(Stored data entries)
========================================================================

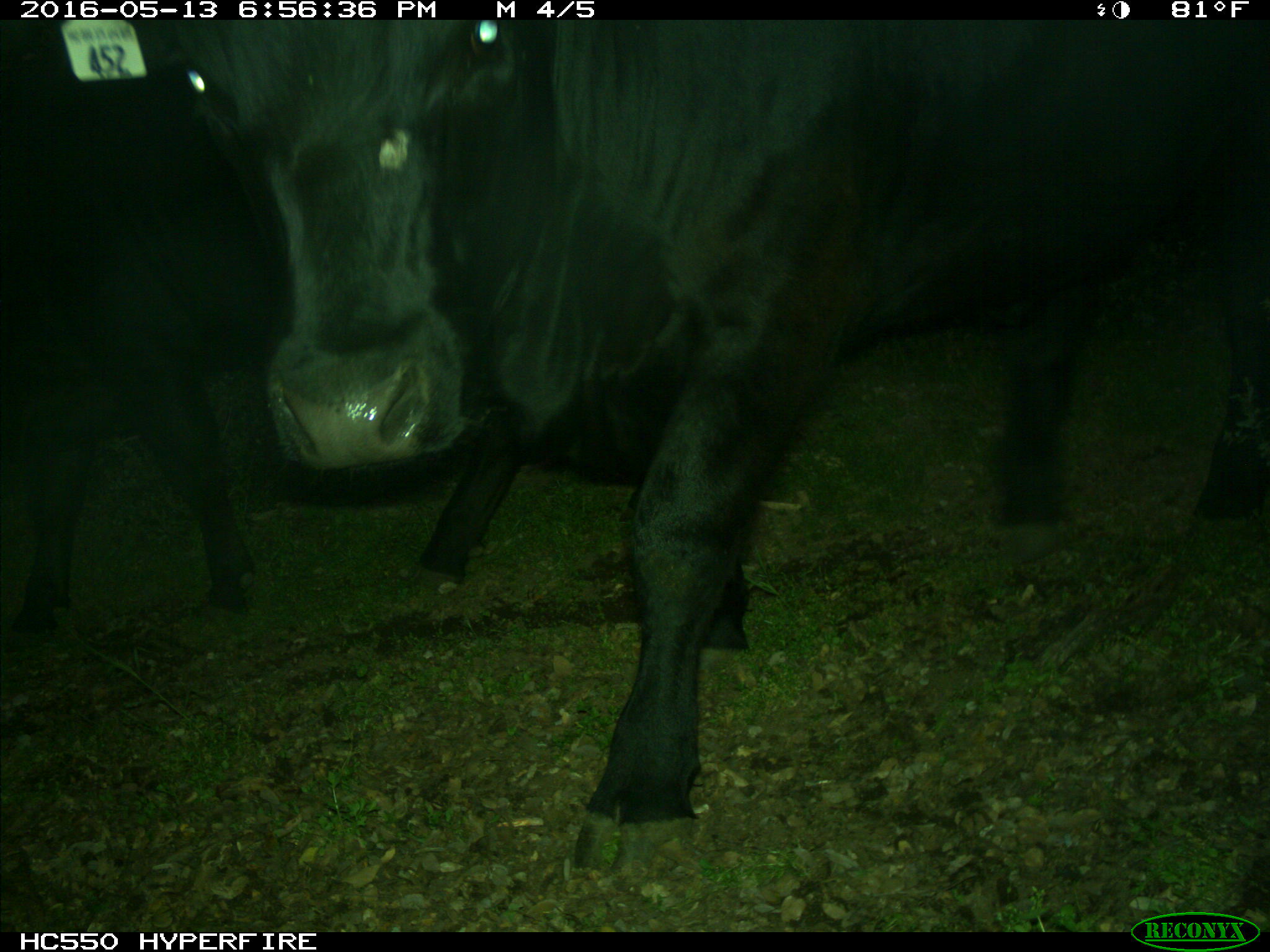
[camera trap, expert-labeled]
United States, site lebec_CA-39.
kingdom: Animalia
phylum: Chordata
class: Mammalia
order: Artiodactyla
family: Bovidae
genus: Bos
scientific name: Bos taurus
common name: domestic cow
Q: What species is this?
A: Bos taurus (domestic cow).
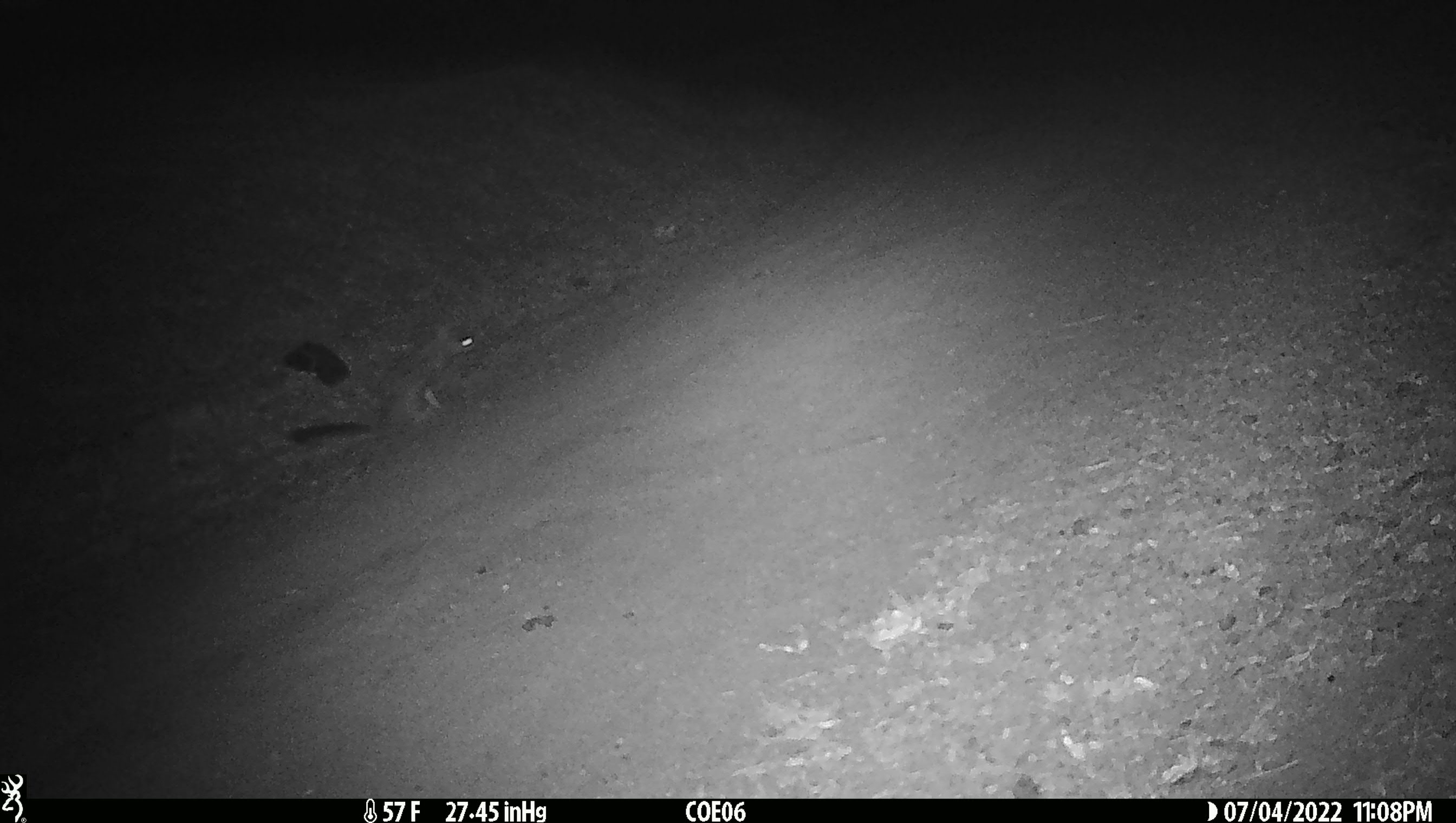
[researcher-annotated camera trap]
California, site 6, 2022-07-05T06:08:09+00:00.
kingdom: Animalia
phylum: Chordata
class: Mammalia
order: Carnivora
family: Canidae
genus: Urocyon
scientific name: Urocyon cinereoargenteus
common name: gray fox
Gray fox (Urocyon cinereoargenteus).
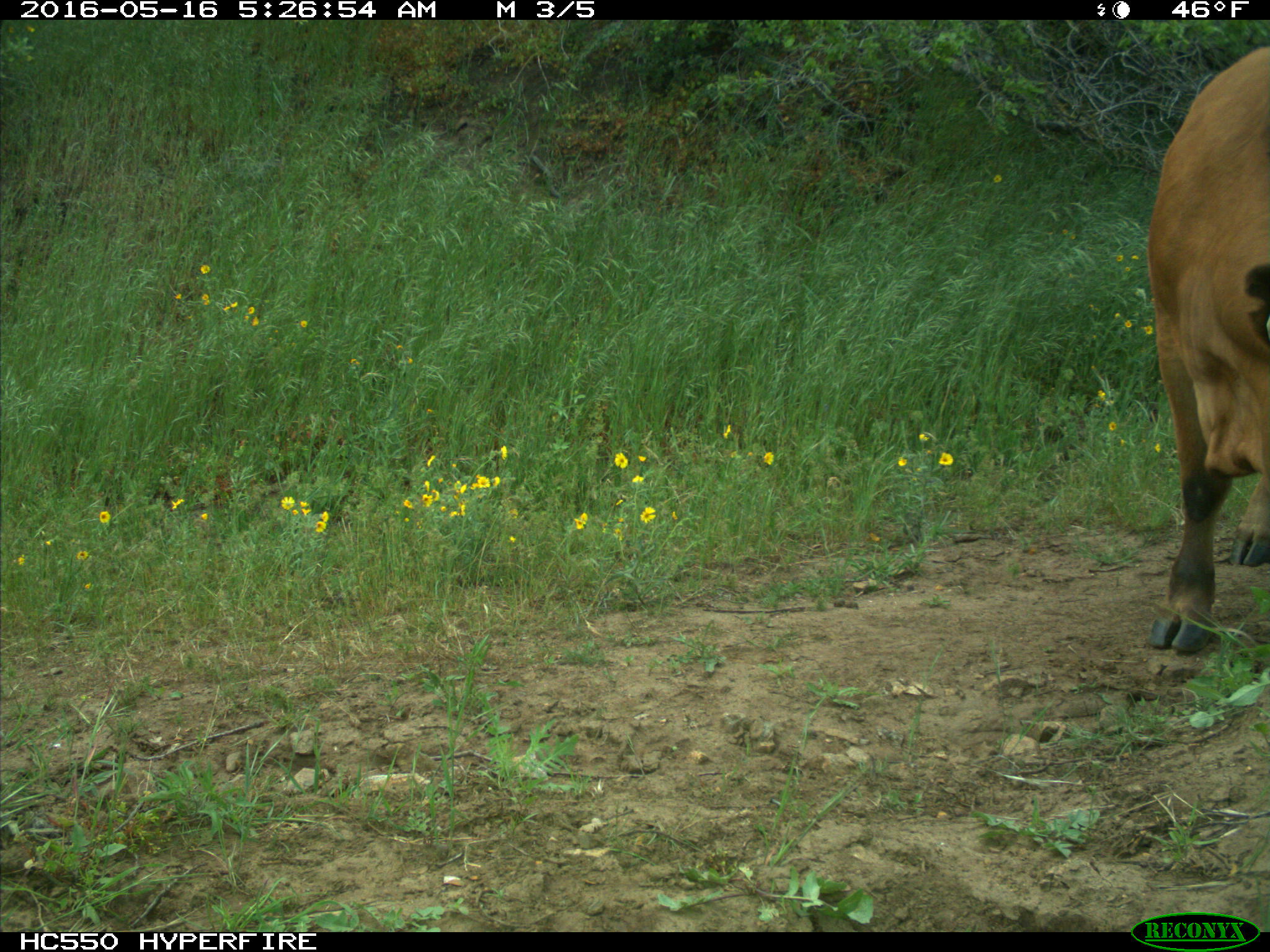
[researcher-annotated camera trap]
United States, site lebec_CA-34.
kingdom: Animalia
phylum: Chordata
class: Mammalia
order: Artiodactyla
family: Bovidae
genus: Bos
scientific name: Bos taurus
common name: domestic cow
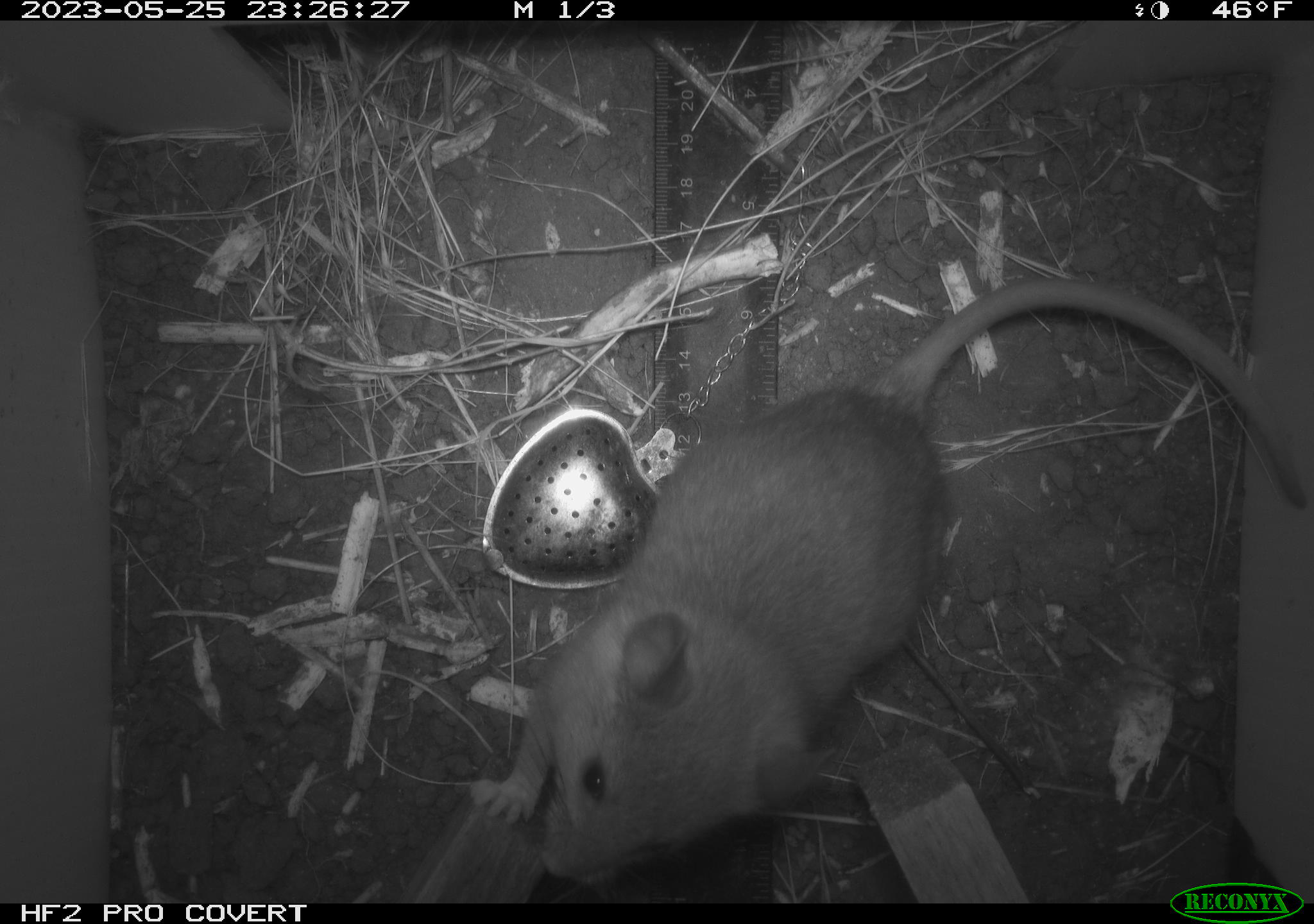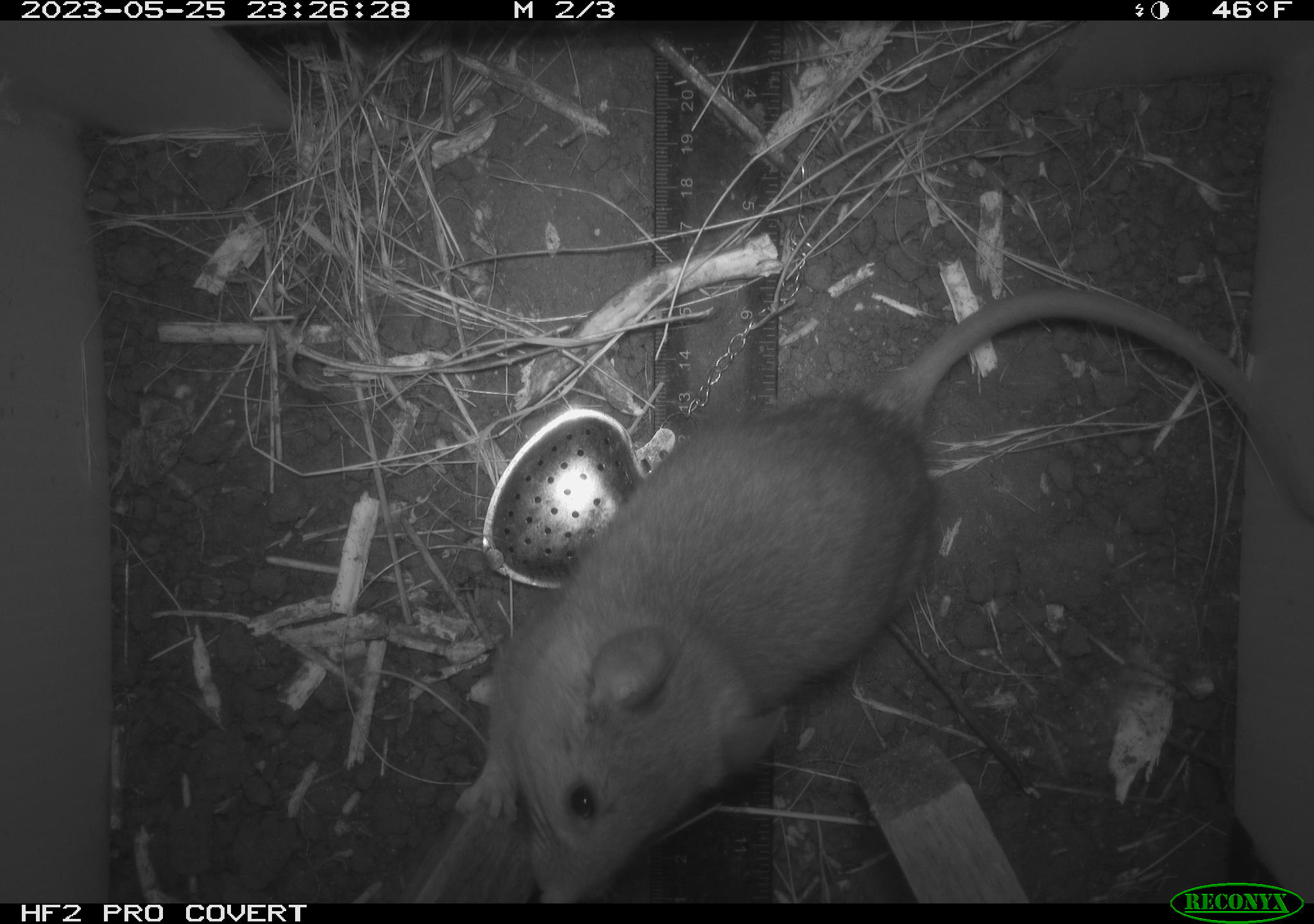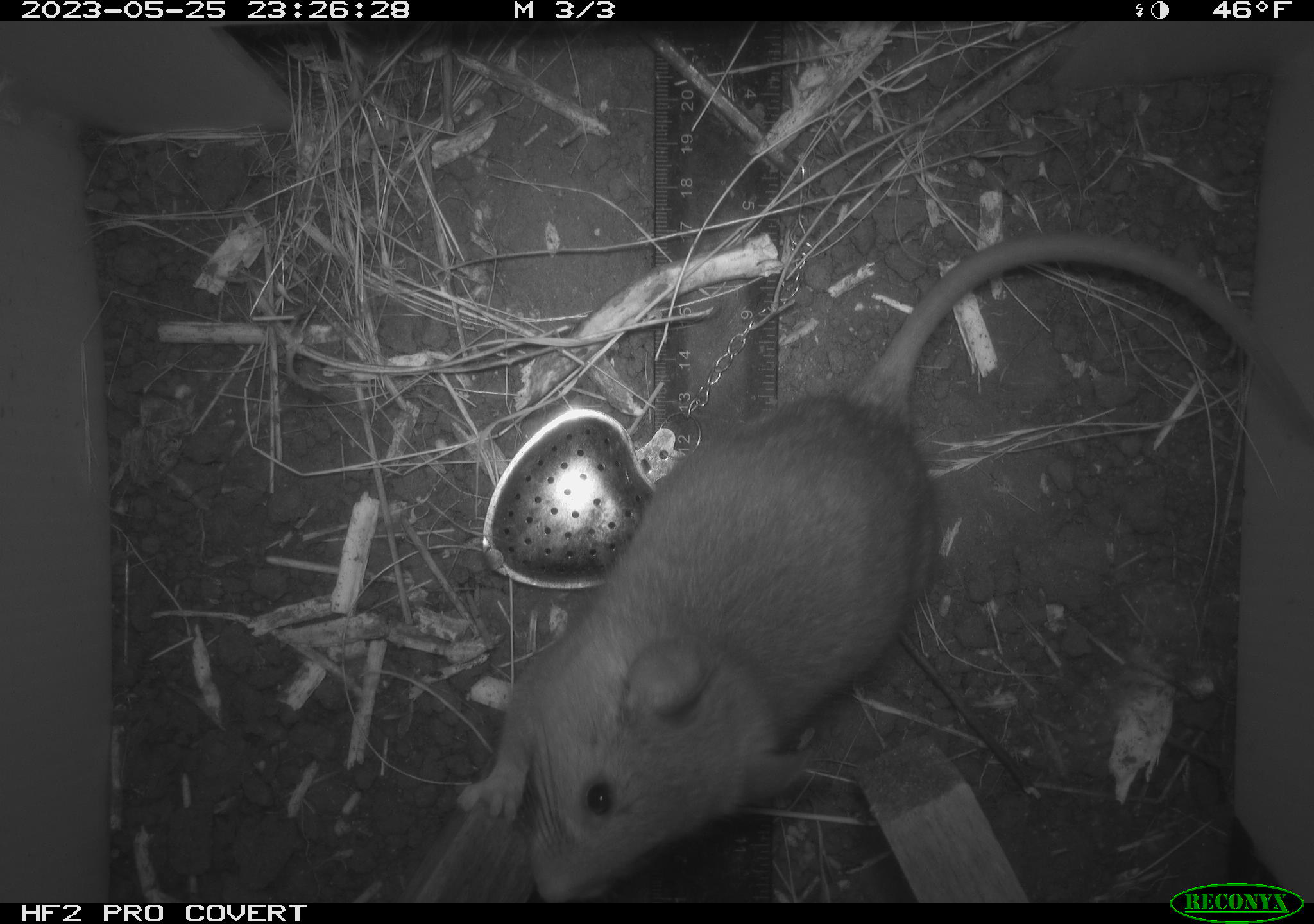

========================================================================

What you should do
Please write out all the entries above again exactly as they appear, skipping any images.

Answer box
[camera trap, expert-labeled]
United States, site lebec_CA-39.
kingdom: Animalia
phylum: Chordata
class: Mammalia
order: Artiodactyla
family: Bovidae
genus: Bos
scientific name: Bos taurus
common name: domestic cow
Q: What species is this?
A: Bos taurus (domestic cow).
[researcher-annotated camera trap]
California, site 6, 2022-07-05T06:08:09+00:00.
kingdom: Animalia
phylum: Chordata
class: Mammalia
order: Carnivora
family: Canidae
genus: Urocyon
scientific name: Urocyon cinereoargenteus
common name: gray fox
Gray fox (Urocyon cinereoargenteus).
[researcher-annotated camera trap]
United States, site lebec_CA-34.
kingdom: Animalia
phylum: Chordata
class: Mammalia
order: Artiodactyla
family: Bovidae
genus: Bos
scientific name: Bos taurus
common name: domestic cow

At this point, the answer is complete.